On another occasion, Colonel Nagahama wants to re-arrest Roxas and bring him to the dreaded Fort Santiago. Laurel pointedly tells Nagahama: “You will have to kill me first.” Once again the Kempeitai are foiled.

Laurel’s most difficult game of wits is played not just with the Kempeitai but with the Japanese High Command, including Premier Tojo and Generals Homma and Yamashita. Pressured from the very start to declare war on the United States and Great Britain, President Laurel initially resorts to delaying tactics. Nearly a year later, as the war nears its end, no longer able to resist the pressure on pain of execution, he declares instead that “a state of war exists” (basically a statement of fact) and categorically announces that no Filipino will be conscripted (leading Yamashita to comment that the declaration of war is useless).

Realizing that they cannot use Laurel to the fullest, but unable to purge him because Japanese propaganda has been claiming that the Philippines has been granted independence, the Japanese military authorities organize the Makapili. This is led by Benigno Ramos, former Sakdal chieftain, and Artemio Ricarte, the legendary El Vibora of the 1896 revolution. The plan is to arm the members of the Makapili and put them directly under the Japanese military. At the Makapili launching ceremony, Laurel boldly contradicts Ramos and Yamashita, and declares that even the Makapili are responsible to the Philippine government.

When the tide of war turns and MacArthur makes good on his promise to return to the Philippines, Yamashita brings along the Laurel family and the members of the Laurel cabinet in the dangerous retreat to Baguio, and from there to Taiwan and Japan. After Japan’s surrender, Laurel signifies his intention to turn himself in to the American command in Tokyo, but an American team comes to arrest him just as he is about to leave for Tokyo.

This ends our series of flashbacks and brings us back to the cinematic present.


3.

While the trial proceeds, Laurel is embittered by the fact that President Manuel Roxas, whose life he saved several times during the Japanese occupation, has made no move to help him or the Laurel family in any way.
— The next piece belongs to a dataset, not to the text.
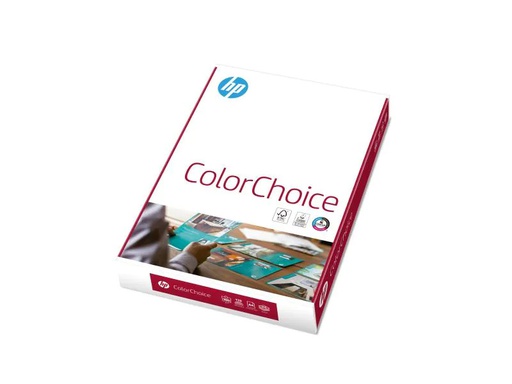 [90088491 59700] HP Druckerpapier ColorChoice (CHP350) A4 Weiss 500 Blatt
After Laurel is released on bail, he finally gets an invitation to meet with Roxas in Malacañang. But even this turns out to be a humiliating experience. Because Roxas is afraid of what the Americans will say, Laurel is made to enter through the back door and go through the kitchen.

In the end, Roxas undercuts the Laurel trial by announcing a general amnesty for accused collaborationists. Laurel resents this move because it has deprived him of the chance to prove his innocence in court.

Though he has earlier indicated that he is through with electoral politics, Laurel is prevailed upon in 1949 to be the Nacionalista Party candidate for president. Running against the unpopular Elpidio Quirino, who succeeded to the presidency after Roxas died of a heart attack in Clark Field, Laurel seems like a sure winner--but he loses in an election marred by unprecedented fraud and terrorism. Laurel partisans in Batangas take up arms in protest, and Huk emissaries from Central Luzon propose a united front with Laurel in an uprising against Quirino. Though Laurel never concedes the election, he opts for peace, calming down his followers and rejecting Huk overtures.

Two years later, in 1951, Laurel runs again, this time for senator. One of his bodyguards and most ardent supporters is Little Joe, the hitman who once made an attempt on his life. Laurel chalks up the highest number of votes. The election results are seen as a sign of the people’s continuing confidence in Laurel and his vindication at the bar of public opinion.